Whether you need to pay for wordtracker (or any other paid keyword research tool) depends on how good you need the data to be, and what exactly you use it for. I find most paid tools to be sold on features, rather than the quality of the database. Examples would be finding synonyms and related words, working out competition, ease of exporting or saving results. If you get hold of "rawer" data, then you may have to do some legwork yourself.
Personally, I prefer using relatively simple programming and a copy of Excel for most keyword tasks. That way, I can control both the data I put in, and the output I get back.
I think it is far too easy to find serious errors within most keyword databases (including Google's tools) - primarily keywords with drastically overstated popularity, or words that it is impossible regular searchers are actually typing with any frequency. So if you want reliability, then you will still need to process the data somehow.
Lastly, IMO it depends on what degree of reliability you need as to what's the right tool for the job. If I was starting a business based on a keyword, I'd be running PPC listings for those keywords beforehand to get (and measure) real traffic.
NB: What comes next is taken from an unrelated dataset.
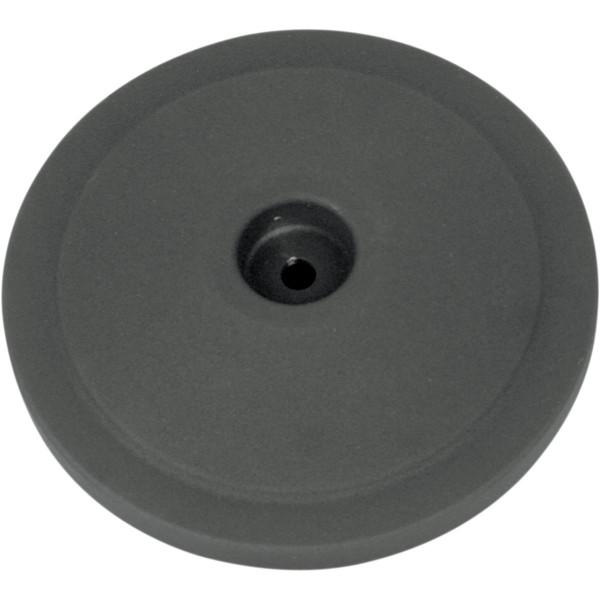 S&S Cover Bobber Domed Schwarz Wrinkle für Luftfilter Anbaukit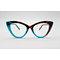 DTYN021 Cateye lamination fashion acetate optical frame glasses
If I was writing a quick article, I might be happy scanning free keyword popularity results. Most tasks are probably somewhere in between ;)
| 9:51 pm on Apr 15, 2009 (gmt 0)|
Good points. I've heard it said that you can get access to reliable data for as little as £10 with an Ad Sense account.
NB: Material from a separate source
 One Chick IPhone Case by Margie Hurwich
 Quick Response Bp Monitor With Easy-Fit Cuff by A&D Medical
Is it simply a matter of opening the account and getting access to data, or do I only get access to the data for the keywords that I am bidding on....until my money runs out?
| 10:30 pm on Apr 15, 2009 (gmt 0)|
You have to spend money to get the clicks (which can add up fast in competitive areas), but essentially you can pay for real world data (and you get the visitors to play with). You can restrict to search traffic form Google.com which will give you as good an idea as possible what numbers are out there. There are still associated problems (you need to maintain a highly visible listing, PPC traffic is not necessarily the same as paid traffic, even for the same keyword). But, if you need that degree of reliability and your target is Google, I can't think of any better sources.
| 9:25 am on Apr 24, 2009 (gmt 0)|
I like this discussion, there are some good points coming up. With Wordtracker's data, its' worth remembering that it's a representation of search volume rather than a global result, and what you see coming up in the results are real searches made by real people - we go to great lengths to filter out spam and robotic searches. There is also no extrapolation on our search counts (which you will find with some other tools :-) ).
Adwords can be a good way to test keywords, especially in a geographic context, but it's good to make sure you've entered negative keywords (which you can find with Wordtracker)to make sure you're not spending too much on irrelevant clicks.
[edited by: engine at 7:16 pm (utc) on April 24, 2009]
[edit reason] See WebmasterWorld TOS [/edit]
| 5:32 pm on Apr 24, 2009 (gmt 0)|
If I'm testing keyword popularity with Adwords, I would use exact match keywords (within [square brackets]). That way there is no need for negative words. Broad match is less efficient for pure testing, but is useful for finding search patterns and variations (as long as your analytics can separate the keywords you bid on from the words searchers actually typed in).
|There is also no extrapolation on [wordtracker's] search counts |
Interesting. To me that suggests there is a particular audience for Wordtracker's data providers - I just don't find the output to match what actually happens at a search engine like Google, for instance.